With the advent of fusion sushi cuisine, i.e. the California Roll, Western tastes became acclimated to sushi. Thirty years later, the traditional Japanese cuisine grew into an industry that grossed $2 billion in annual sales with sushi restaurants spreading to nearly every major city in the United States.
Every year, it is my absolute pleasure to plan the Holiday Party for our workplace, Rolling Hills Country Day School. This year, we kicked off the holiday season with a celebration at Sushi Sen Nari in Gardena, California. If you are within driving distance of Gardena and you love sushi, put Sen Nari on your list. From the traditional to the exotic, Sen Nari delivers!
Voted the Best Sushi
Sonny is the owner. He and his wife and the entire staff could not be more hospitable. Sonny and Carol’s daughter graduated from Rolling Hills Country Day School in 2002 so it was especially neat to hold our party in their restaurant. Many photos were taken of Jennifer’s old teachers to email back to her while she studies in Japan.

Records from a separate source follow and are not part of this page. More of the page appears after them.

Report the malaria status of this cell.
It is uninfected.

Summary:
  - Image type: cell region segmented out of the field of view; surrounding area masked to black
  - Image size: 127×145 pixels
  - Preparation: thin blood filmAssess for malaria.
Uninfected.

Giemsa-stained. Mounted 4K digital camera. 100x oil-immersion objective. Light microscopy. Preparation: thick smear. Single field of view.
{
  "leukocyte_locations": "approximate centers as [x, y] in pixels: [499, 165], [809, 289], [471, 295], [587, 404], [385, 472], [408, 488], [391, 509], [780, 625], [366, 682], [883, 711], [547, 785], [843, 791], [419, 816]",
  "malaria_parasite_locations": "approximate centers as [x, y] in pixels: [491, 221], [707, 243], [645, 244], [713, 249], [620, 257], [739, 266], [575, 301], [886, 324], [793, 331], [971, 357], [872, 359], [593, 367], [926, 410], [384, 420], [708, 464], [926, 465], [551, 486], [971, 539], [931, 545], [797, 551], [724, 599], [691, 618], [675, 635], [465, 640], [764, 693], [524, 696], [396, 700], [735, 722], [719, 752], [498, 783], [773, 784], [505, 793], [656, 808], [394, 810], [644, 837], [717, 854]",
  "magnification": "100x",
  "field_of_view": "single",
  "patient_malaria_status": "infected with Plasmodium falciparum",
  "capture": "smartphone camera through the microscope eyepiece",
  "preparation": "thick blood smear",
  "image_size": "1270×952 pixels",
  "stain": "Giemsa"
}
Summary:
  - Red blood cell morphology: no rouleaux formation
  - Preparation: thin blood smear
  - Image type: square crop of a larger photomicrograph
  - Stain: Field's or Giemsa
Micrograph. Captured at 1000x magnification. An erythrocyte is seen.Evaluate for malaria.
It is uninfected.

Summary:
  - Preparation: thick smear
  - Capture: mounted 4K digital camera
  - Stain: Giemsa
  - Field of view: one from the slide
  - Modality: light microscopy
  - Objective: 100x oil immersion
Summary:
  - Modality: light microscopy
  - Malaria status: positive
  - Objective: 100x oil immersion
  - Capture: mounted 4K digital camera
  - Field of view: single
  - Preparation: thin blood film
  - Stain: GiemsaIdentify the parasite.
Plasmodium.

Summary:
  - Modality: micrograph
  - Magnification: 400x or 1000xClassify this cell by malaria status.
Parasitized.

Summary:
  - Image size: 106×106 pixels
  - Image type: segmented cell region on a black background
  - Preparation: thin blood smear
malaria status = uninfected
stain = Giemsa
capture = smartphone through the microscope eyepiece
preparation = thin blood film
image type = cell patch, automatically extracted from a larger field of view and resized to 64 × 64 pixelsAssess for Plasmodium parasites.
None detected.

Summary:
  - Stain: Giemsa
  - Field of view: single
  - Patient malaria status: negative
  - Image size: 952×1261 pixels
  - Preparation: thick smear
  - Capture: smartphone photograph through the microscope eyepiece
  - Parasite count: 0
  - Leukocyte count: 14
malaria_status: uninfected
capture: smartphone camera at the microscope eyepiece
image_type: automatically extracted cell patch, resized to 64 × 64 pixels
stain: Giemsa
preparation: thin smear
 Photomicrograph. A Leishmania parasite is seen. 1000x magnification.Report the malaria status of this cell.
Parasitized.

Otokoyama has been making sake for over 340 years on Hokkaido, Japan’s northernmost island, which has ideal climate and water conditions needed to make superior sake.
There are five elements involved in brewing sake – water, rice, technical skill, yeast, and terrior. More than anything else, sake is a result of a brewing process that uses rice and lots of water. For a terrific lesson on all things sake, please visit esake.com.
It is customary to pour sake for one’s table companions. Here it is served from this nifty vessel with ice in the center. As with wine, you don’t want the sake too cold, or the delicate fragrance and flavors will be masked.
A floral nose with hints of jasmine tea and just the tiniest hints of fresh pink bubblegum. It is smooth and extremely silky in texture with lovely acidity and a floral, rainwater quality that makes for an incredibly clean experience on the palate.
Otokoyama, translation “Man’s Mountain,” is one of my favorites.